## Data for analysis
········

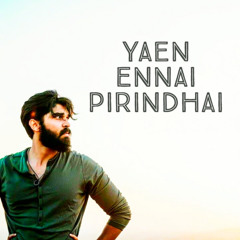 Yaen Ennai Pirindhai - Adhitya Varma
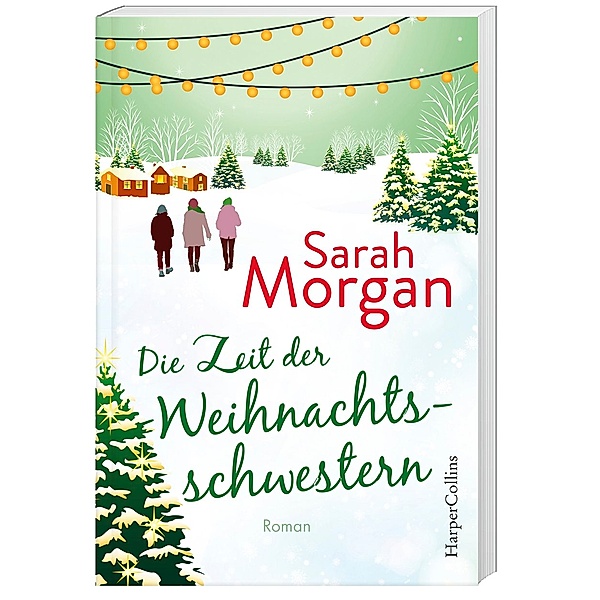 Die Zeit der Weihnachtsschwestern, Sarah Morgan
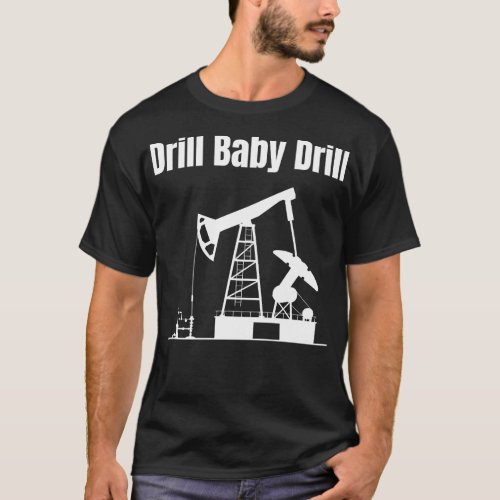Drill Baby Drill 3 T_Shirt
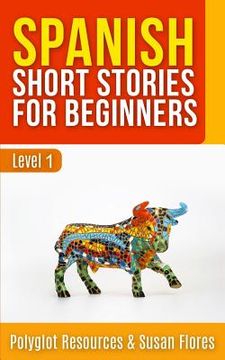 portada Spanish Short Stories for Beginners: Level 1 - Audio and English Translation Available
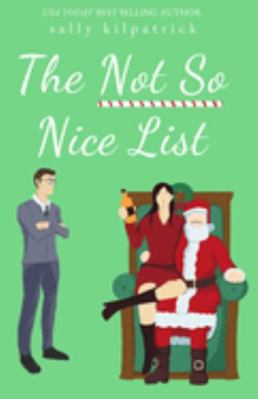 The Not So Nice List 1641972424 Book Cover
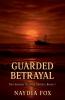 Guarded Betrayal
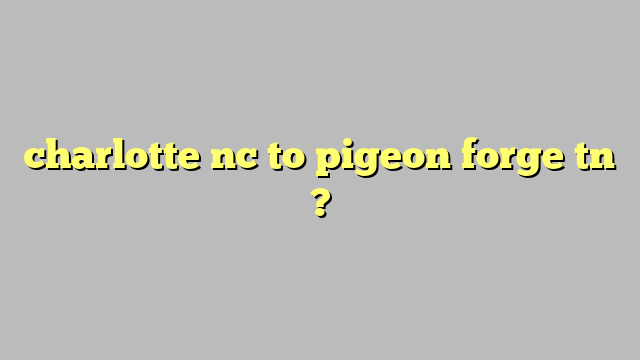 charlotte nc to pigeon forge tn ? - Công lý & Pháp Luật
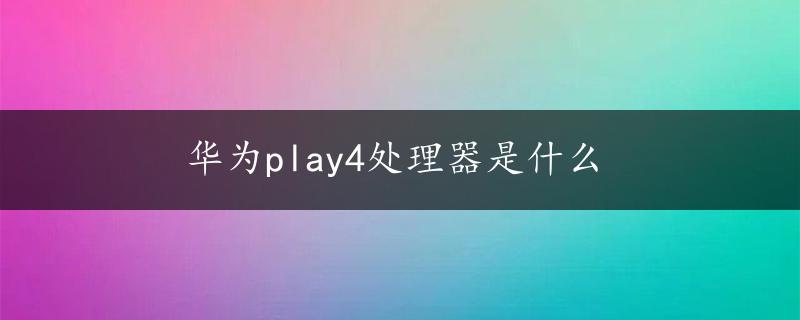 华为play4处理器是什么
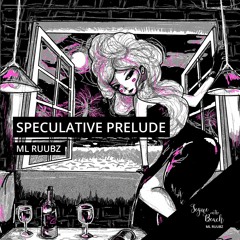Speculative Prelude - ML Ruubz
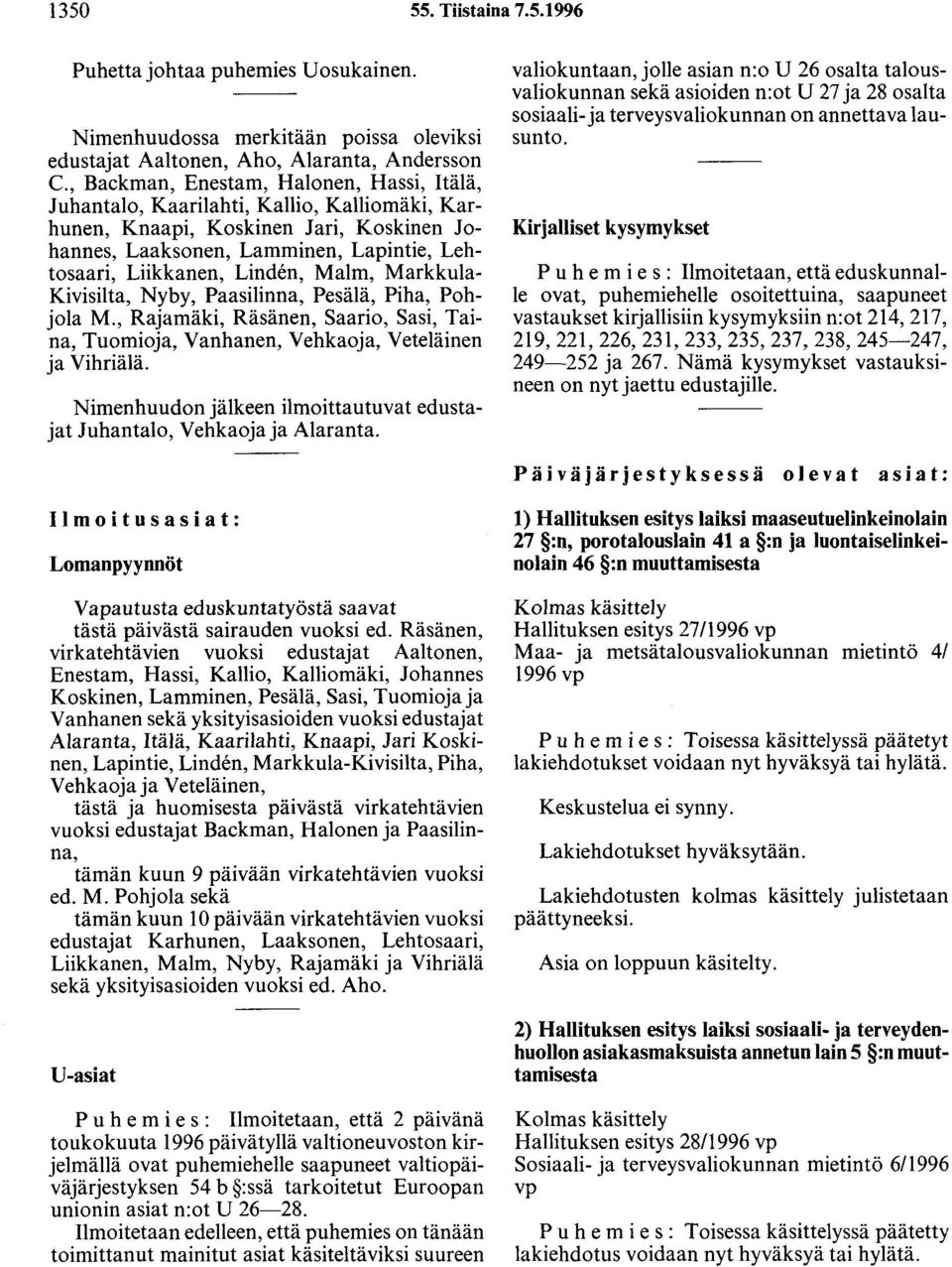 Malm, Markkula Kivisilta, Nyby, Paasilinna, Pesälä, Piha, Pohjola M., Rajamäki, Räsänen, Saario, Sasi, Taina, Tuomioja, Vanhanen, Vehkaoja, Veteläinen ja Vihriälä.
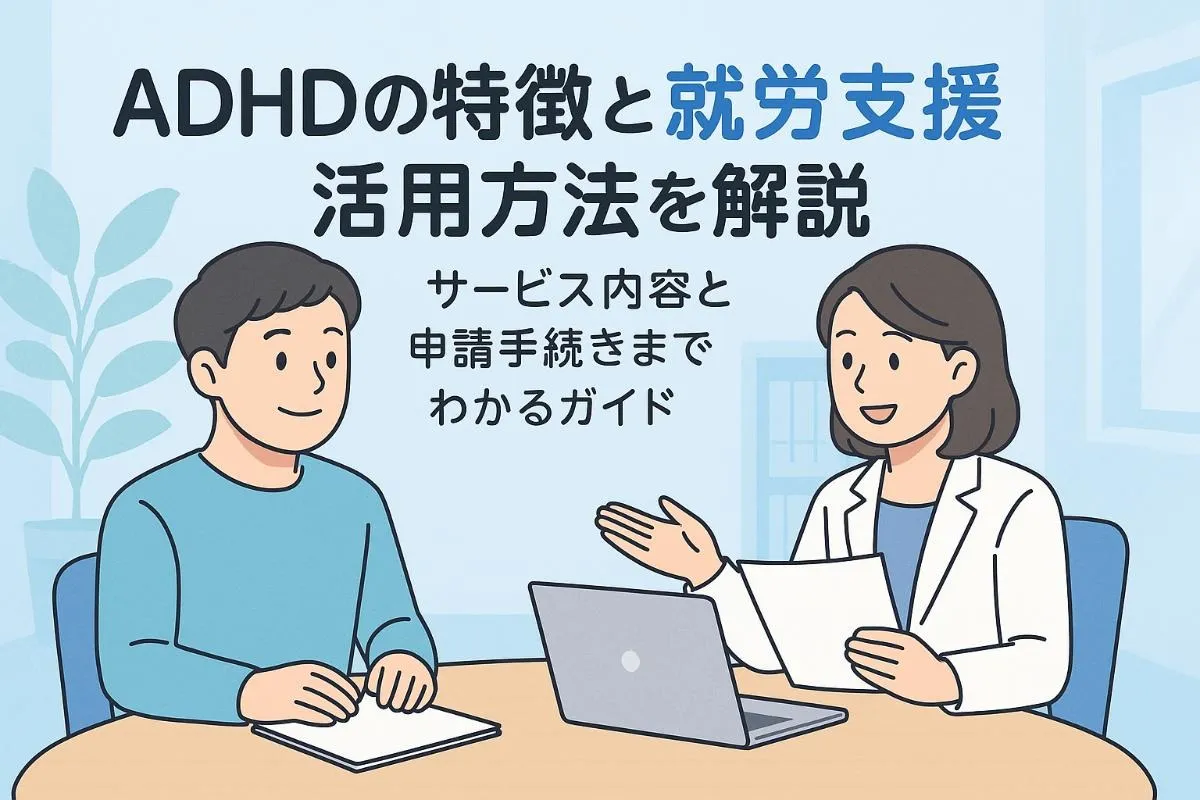 ADHDの特徴と就労支援の活用方法を解説｜サービス内容と申請手続きまでわかるガイド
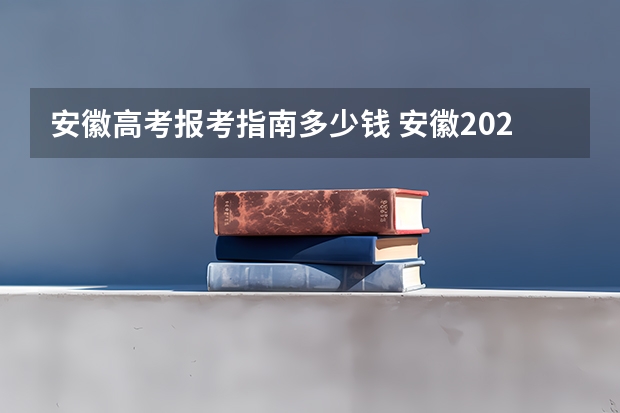 安徽高考报考指南多少钱 安徽2023成人高考大专报名要什么条件 需要多少钱一年？
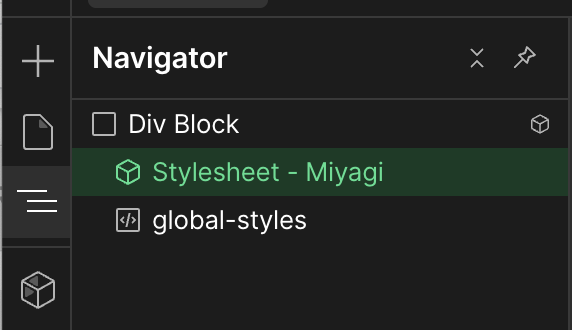 A "Navigator" panel from a web development tool, showing a list of elements including a highlighted "Stylesheet - Miyagi" and "global-styles". The panel has a dark background with icons for closing and pinning.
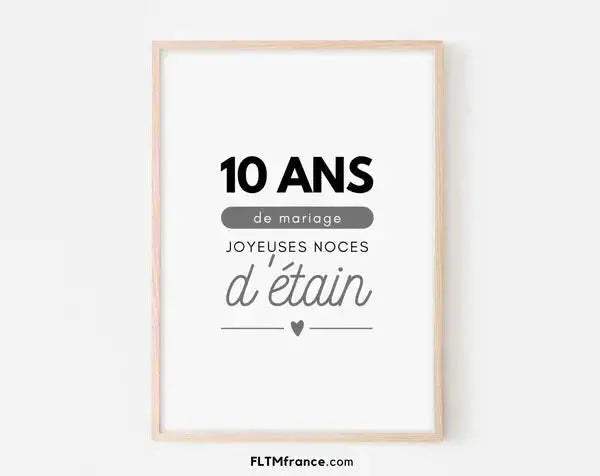 Célébrez vos noces d'étain : découvrez nos affiches pour les 10 ans de mariage - FLTMfrance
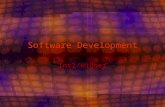1 Software Development Int2/Higher. 2 Software What is software? –All programs that allow hardware to do something useful and interesting You probably.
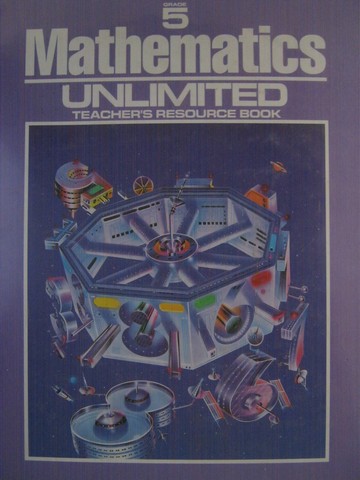 (image for) Mathematics Unlimited 5 TRB (TE)(Binder) by Fennell, Reys, Reys,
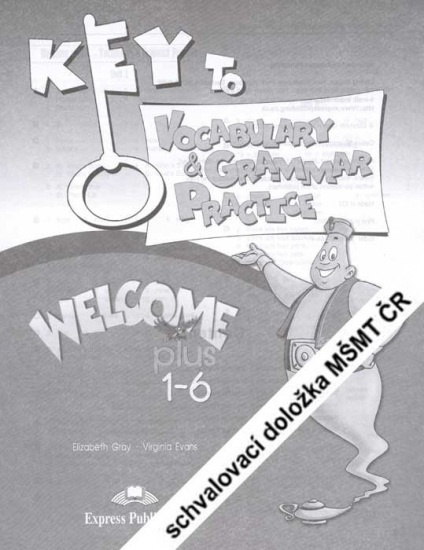 Welcome Plus 1-6 - Vocabulary a Grammar Practice Key (1-6) Express Publishing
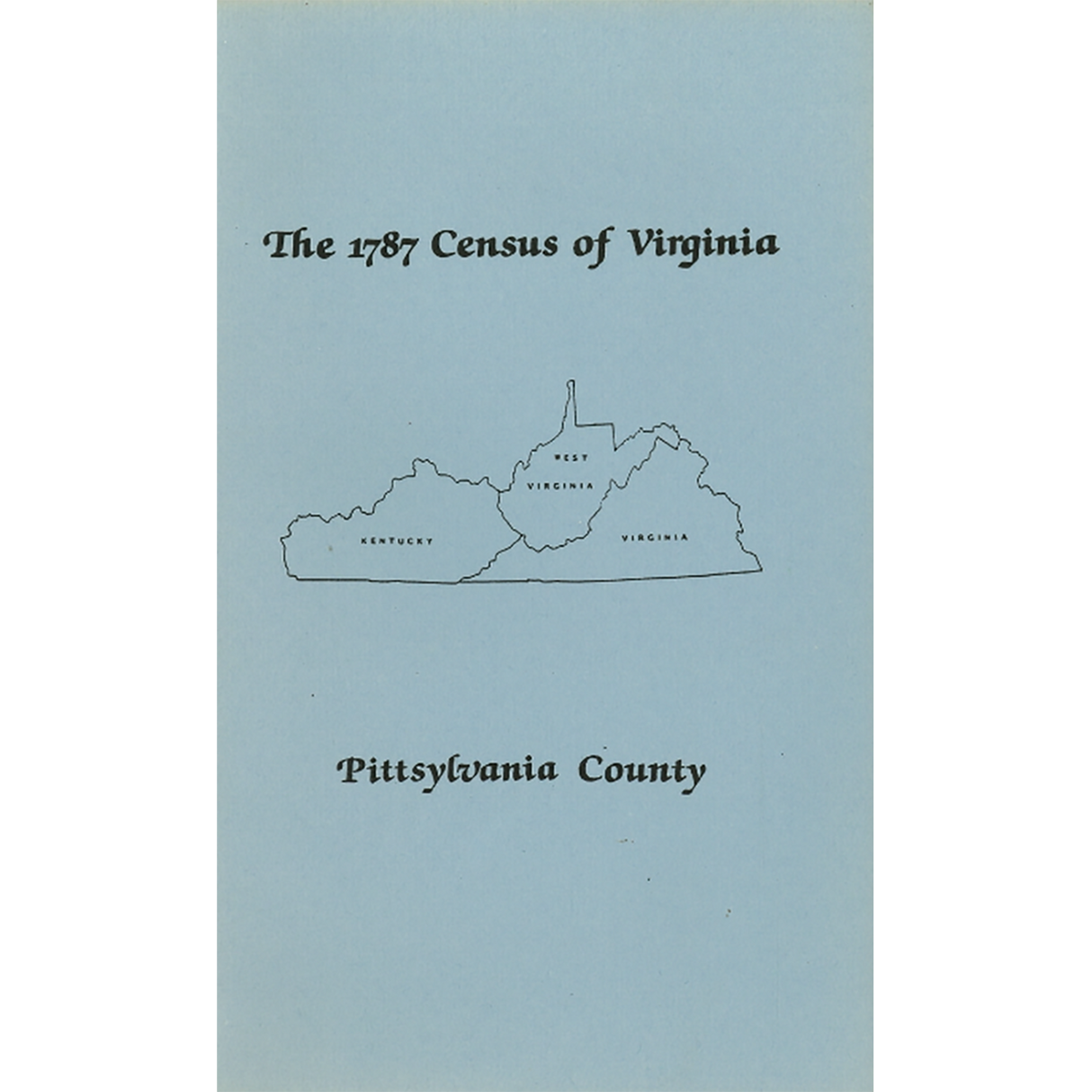 The Personal Property Tax Lists for the Year 1787 for Pittsylvania County, Virginia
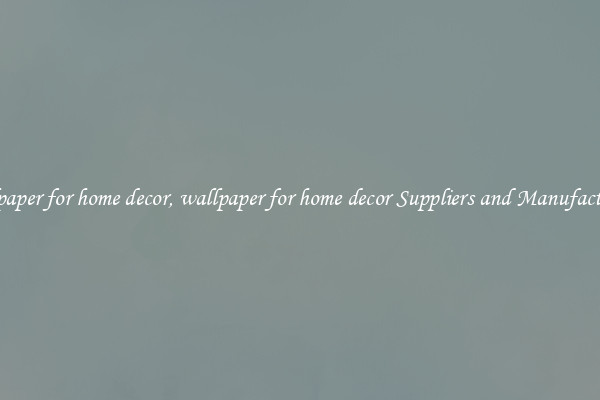 wallpaper for home decor, wallpaper for home decor Suppliers and Manufacturers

········

## Task objective
Excluding any pictures, print exactly the lines of the listing above from the line with "Speculative Prelude - ML Ruubz" to the line with "安徽高考报考指南多少钱 安徽2023成人高考大专报名要什么条件 需要多少钱一年？", both ends included.

## Response
Speculative Prelude - ML Ruubz
 Malm, Markkula Kivisilta, Nyby, Paasilinna, Pesälä, Piha, Pohjola M., Rajamäki, Räsänen, Saario, Sasi, Taina, Tuomioja, Vanhanen, Vehkaoja, Veteläinen ja Vihriälä.
 ADHDの特徴と就労支援の活用方法を解説｜サービス内容と申請手続きまでわかるガイド
 安徽高考报考指南多少钱 安徽2023成人高考大专报名要什么条件 需要多少钱一年？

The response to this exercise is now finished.